The winged vessel - one-fifth of the full size - blasted off on a rocket from Sriharikota base on the southeastern coast, the Indian Space Research Organisation said.
The spacecraft was supposed to reach an altitude of 70km and glide back to Earth at supersonic speeds for a splashdown in the Bay of Bengal.
India put a probe into Mars orbit in 2014 for just US$74 million (S$102 million), demonstrating a combination of technological capability and low costs that chimes with the goal of more frequent space travel being championed by Mr Musk's Space Exploration Technologies (SpaceX) and Mr Bezos' Blue Origin.
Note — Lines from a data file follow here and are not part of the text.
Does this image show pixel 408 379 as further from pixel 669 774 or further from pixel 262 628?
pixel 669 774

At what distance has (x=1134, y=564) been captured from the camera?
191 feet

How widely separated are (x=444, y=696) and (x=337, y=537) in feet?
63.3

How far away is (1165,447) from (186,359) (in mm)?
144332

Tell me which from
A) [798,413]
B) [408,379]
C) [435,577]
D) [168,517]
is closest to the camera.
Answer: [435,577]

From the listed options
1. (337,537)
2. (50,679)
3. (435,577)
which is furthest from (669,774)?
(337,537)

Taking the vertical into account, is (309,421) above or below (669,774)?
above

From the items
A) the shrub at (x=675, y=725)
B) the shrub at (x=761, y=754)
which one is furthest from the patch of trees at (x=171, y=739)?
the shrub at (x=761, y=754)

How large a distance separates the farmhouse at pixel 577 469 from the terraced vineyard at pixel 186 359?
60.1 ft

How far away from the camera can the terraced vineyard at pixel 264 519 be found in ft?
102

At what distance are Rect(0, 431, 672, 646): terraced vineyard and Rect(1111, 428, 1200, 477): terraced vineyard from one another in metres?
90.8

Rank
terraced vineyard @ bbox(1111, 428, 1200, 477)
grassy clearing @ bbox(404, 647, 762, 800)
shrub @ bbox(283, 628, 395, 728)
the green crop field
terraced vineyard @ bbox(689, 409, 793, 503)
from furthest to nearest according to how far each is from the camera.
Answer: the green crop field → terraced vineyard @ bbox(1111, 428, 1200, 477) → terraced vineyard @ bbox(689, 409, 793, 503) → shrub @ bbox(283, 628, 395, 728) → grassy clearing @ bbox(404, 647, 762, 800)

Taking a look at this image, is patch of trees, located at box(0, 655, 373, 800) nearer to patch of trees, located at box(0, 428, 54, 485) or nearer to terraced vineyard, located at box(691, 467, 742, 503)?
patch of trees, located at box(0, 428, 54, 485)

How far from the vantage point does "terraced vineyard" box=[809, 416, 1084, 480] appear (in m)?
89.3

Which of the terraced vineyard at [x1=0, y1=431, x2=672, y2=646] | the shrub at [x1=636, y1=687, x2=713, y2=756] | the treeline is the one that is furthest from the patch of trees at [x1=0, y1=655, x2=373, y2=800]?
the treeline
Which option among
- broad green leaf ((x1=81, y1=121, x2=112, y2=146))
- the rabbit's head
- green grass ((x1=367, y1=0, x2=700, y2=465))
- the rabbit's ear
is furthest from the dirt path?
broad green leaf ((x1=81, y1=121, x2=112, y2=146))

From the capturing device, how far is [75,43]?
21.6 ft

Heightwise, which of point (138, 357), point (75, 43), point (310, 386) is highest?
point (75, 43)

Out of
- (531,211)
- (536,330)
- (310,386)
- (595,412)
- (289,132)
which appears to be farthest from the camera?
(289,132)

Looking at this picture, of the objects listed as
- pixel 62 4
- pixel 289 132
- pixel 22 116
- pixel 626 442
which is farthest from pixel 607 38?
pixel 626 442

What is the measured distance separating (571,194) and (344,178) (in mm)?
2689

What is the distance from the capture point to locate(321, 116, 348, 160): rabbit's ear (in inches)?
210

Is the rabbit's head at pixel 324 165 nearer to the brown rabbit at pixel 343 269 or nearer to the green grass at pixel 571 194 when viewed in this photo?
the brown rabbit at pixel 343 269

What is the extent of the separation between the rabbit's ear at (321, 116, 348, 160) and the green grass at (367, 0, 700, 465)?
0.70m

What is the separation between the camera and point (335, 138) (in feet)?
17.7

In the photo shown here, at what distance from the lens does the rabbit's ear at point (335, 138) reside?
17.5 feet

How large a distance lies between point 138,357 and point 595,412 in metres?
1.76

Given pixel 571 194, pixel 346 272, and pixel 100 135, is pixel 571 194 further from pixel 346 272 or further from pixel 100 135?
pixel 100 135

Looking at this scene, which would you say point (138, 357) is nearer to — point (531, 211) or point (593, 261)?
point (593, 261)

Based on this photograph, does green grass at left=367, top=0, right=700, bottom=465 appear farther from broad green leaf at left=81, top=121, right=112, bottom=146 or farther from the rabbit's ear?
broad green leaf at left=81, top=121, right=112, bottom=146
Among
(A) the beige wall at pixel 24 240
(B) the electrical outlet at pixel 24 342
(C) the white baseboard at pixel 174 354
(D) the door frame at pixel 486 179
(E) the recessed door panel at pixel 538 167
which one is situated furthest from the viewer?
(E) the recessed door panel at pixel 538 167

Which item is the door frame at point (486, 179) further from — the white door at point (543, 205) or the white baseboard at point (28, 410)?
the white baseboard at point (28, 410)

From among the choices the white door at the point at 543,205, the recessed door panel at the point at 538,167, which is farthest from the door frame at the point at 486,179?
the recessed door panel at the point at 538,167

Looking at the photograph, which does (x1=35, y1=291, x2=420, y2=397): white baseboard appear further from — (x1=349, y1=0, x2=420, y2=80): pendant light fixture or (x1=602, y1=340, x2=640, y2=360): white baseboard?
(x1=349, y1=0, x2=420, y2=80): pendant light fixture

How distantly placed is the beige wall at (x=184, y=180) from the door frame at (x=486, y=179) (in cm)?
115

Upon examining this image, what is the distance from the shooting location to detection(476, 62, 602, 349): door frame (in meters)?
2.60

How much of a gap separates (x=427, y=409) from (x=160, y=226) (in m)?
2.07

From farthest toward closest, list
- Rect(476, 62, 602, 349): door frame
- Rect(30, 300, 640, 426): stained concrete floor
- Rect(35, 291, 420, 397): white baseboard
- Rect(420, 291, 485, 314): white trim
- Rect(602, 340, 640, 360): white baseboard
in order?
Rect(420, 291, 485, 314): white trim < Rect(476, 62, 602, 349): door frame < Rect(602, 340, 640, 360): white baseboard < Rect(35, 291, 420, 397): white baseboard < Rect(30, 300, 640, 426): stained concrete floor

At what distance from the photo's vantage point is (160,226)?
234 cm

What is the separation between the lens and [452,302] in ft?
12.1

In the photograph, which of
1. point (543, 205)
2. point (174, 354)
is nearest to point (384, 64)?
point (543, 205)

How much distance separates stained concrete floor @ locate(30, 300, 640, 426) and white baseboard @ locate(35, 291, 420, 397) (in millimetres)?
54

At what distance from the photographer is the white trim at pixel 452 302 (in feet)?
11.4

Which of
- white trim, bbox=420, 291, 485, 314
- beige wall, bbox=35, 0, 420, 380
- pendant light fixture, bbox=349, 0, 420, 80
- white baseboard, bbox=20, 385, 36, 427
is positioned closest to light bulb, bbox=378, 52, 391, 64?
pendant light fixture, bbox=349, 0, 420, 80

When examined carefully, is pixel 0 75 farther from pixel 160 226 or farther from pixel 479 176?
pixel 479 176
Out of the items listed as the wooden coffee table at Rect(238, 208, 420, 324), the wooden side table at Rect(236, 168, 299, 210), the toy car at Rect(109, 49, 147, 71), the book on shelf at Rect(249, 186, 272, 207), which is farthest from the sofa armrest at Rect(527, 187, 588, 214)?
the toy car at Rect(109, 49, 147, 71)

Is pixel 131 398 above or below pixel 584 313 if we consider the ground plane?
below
Both companies seek to curb costs by making rockets reusable, and are conducting test launches more often.
"While India's effort is behind the likes of SpaceX and Blue Origin, there are still others further behind and all of the solutions remain to be proven, both technically and from a cost perspective," said Mr David Wireman, a Dallas-based managing director and aerospace specialist at consultancy AlixPartners.
"Although the technical hurdles are quite high, it's reasonable to believe India can be successful."
Asia's No. 3 economy plans to spend about 75 billion rupees (S$1.5 billion) on its entire space programme from now until March next year, a fraction of the yearly US$19 billion budget of the National Aeronautics and Space Administration in the United States.
The reusable space vehicle is supposed to provide a cost-effective and reliable option for operations such as launching satellites, according to the Indian space agency.
India could in future play a bigger role in the commercial satellite launch market.
The global satellite industry brought in US$203 billion in revenue in 2014, the latest year for which Satellite Industry Association data is available. Some US$5.9 billion of that came from launches.
"Space is no longer a domain that's dominated by the US and Europe," said Mr Ajey Lele, a New Delhi-based senior fellow at the Institute for Defence Studies and Analyses.